Store the data on disk, create a read/write FileStream for the file, and enclose that in a wrapper that lets you access the file's contents as if it were an in-memory array. The simplest implementation of this will give you reasonable usefulness for sequential reads from the file. Random reads and writes can slow you down, but you can do some buffering in the background to help mitigate the speed issues.

This approach works for any type that has a static size, including structures that can be copied to/from a range of bytes in the file. Doesn't work for dynamically-sized data like strings.

Complex Flat File

If you need to handle dynamic-size records, sparse data, etc. then you might be able to design a file format that can handle it elegantly. Then again, a database is probably a better option at this point.

Memory Mapped File

Same as the other file options, but using a different mechanism to access the data. See System.IO.MemoryMappedFile for more information on how to use Memory Mapped Files from .NET.

Database Storage

Depending on the nature of the data, storing it in a database might work for you. For a large array of doubles this is unlikely to be a great option however. The overheads of reading/writing data in the database, plus the storage overheads - each row will at least need to have a row identity, probably a BIG_INT (8-byte integer) for a large recordset, doubling the size of the data right off the bat. Add in the overheads for indexing, row storage, etc. and you can very easily multiply the size of your data.

Databases are great for storing and manipulating complicated data. That's what they're for. If you have variable-width data - strings and the like - then a database is probably one of your best options. The flip-side is that they're generally not an optimal solution for working with large amounts of very simple data.


Whichever option you go with, you can create an IList<T>-compatible class that encapsulates your data. This lets you write code that doesn't have any need to know how the data is stored, only what it is.



回答2:

BCL arrays cannot do that.
Someone wrote a chunked BigArray<T> class that can.

However, that will not magically create enough memory to store it.



回答3:

You can't. Even with gcAllowVeryLargeObjects, the maximum size of any dimension in an array (of non-bytes) is 2,146,435,071

So you'll need to rethink your design, or use an alternative implementation such as a jagged array.



回答4:

Another possible approach is to implement your own BigList.

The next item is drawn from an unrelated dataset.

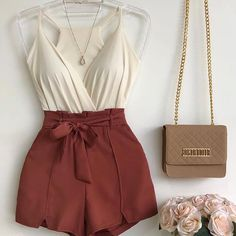 18 Ideas Style Vestimentaire Femme Short For 2019 Teen Fashion Outfits, Short Outfits, Chic Outfits, Pretty Outfits, Summer Outfits, Womens Fashion, Fashion Trends, Fashion Fashion, Fashion Decor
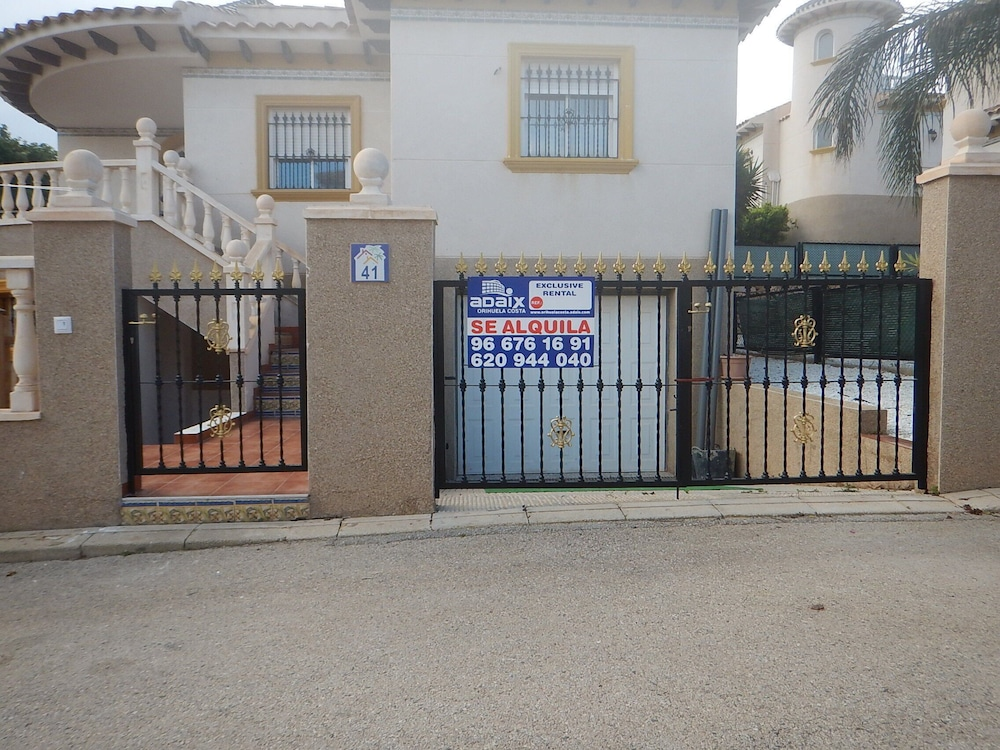 Exterior, LA Zenia Swimingpool Home 1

First note that List is implemented as an array. Also, you can set the initial size of the List in the constructor, so if you know it will be big, get a big chunk of memory up front.

Then

public class myBigList<T> : List<List<T>>
{

}

or, maybe more preferable, use a has-a approach:

public class myBigList<T>
{
   List<List<T>> theList;
}

In doing this you will need to re-implement the indexer so you can use division and modulo to find the correct indexes into your backing store. Then you can use a BigInt as the index. In your custom indexer you will decompose the BigInt into two legal sized ints.



回答5:

C# arrays are limited in size to System.Int32.MaxValue.

For bigger than that, use List<T> (where T is whatever you want to hold).

More here: What is the Maximum Size that an Array can hold?